**Problem:** Keeping pictures out of the copy, restate each record word for word.

**Provided data:**
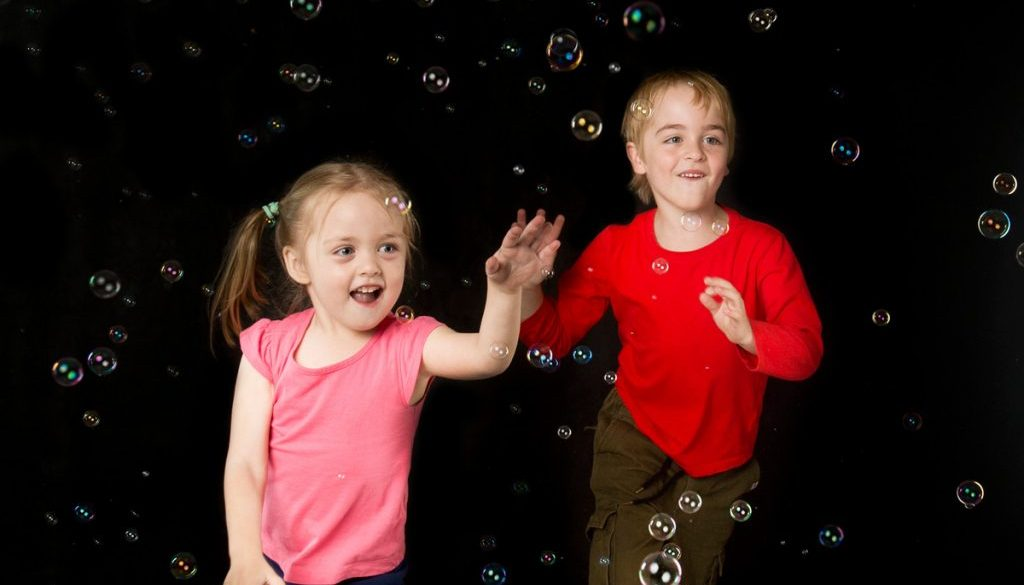 Kids having fun with professional bubble machine in the photography studio
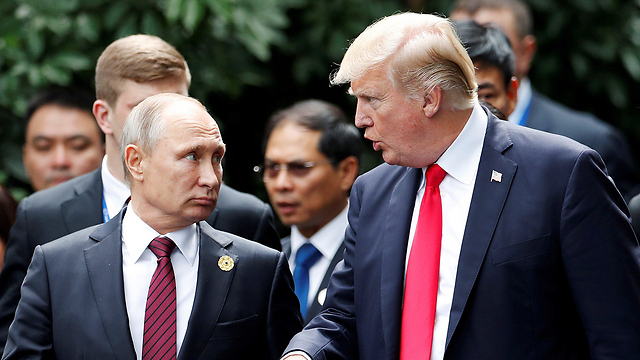 Putin and Trump meeting at the conference on Saturday (Photo: Reuters)
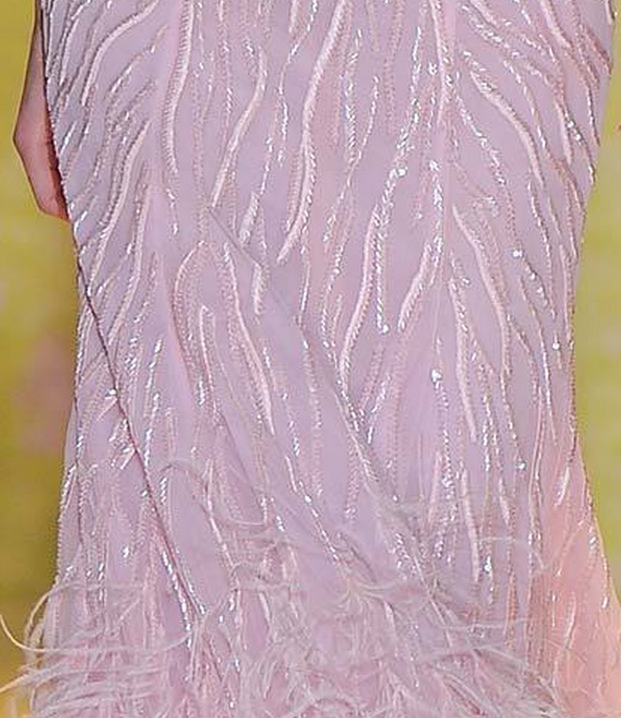 beautiful sequin and bead whispy lines into gradient ostrich feathers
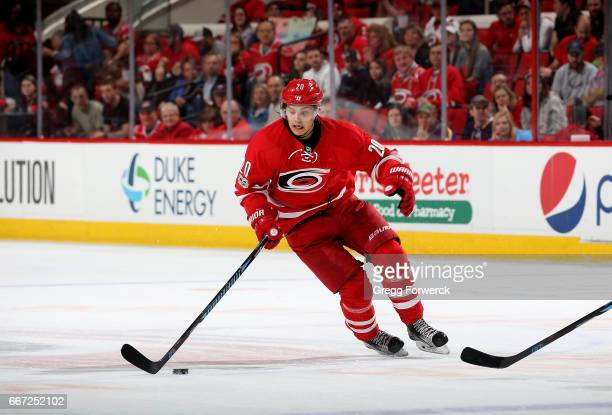 Sebastian Aho of the Carolina Hurricanes gathers up a loose puck during an NHL game against the St Louis Blues on April 8 2017 at PNC Arena in...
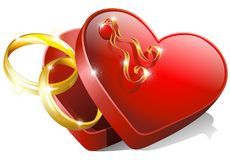 Heart Box with Wedding Rings. Wedding Rings on a Red Heart Box Stock Photos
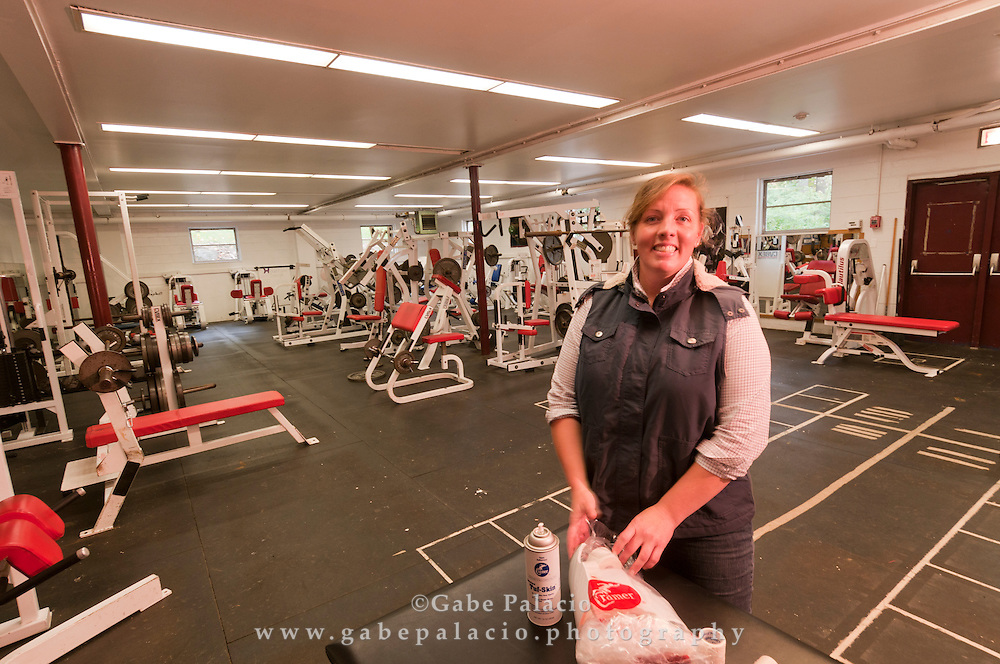Trainer Sarah Yerkes in the weight room of the Harvey School prior to a football game on October, 16, 2010.  (photo by Gabe Palacio)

**Task output:**
 Kids having fun with professional bubble machine in the photography studio
 Putin and Trump meeting at the conference on Saturday (Photo: Reuters)
 beautiful sequin and bead whispy lines into gradient ostrich feathers
 Sebastian Aho of the Carolina Hurricanes gathers up a loose puck during an NHL game against the St Louis Blues on April 8 2017 at PNC Arena in...
 Heart Box with Wedding Rings. Wedding Rings on a Red Heart Box Stock Photos
Trainer Sarah Yerkes in the weight room of the Harvey School prior to a football game on October, 16, 2010.  (photo by Gabe Palacio)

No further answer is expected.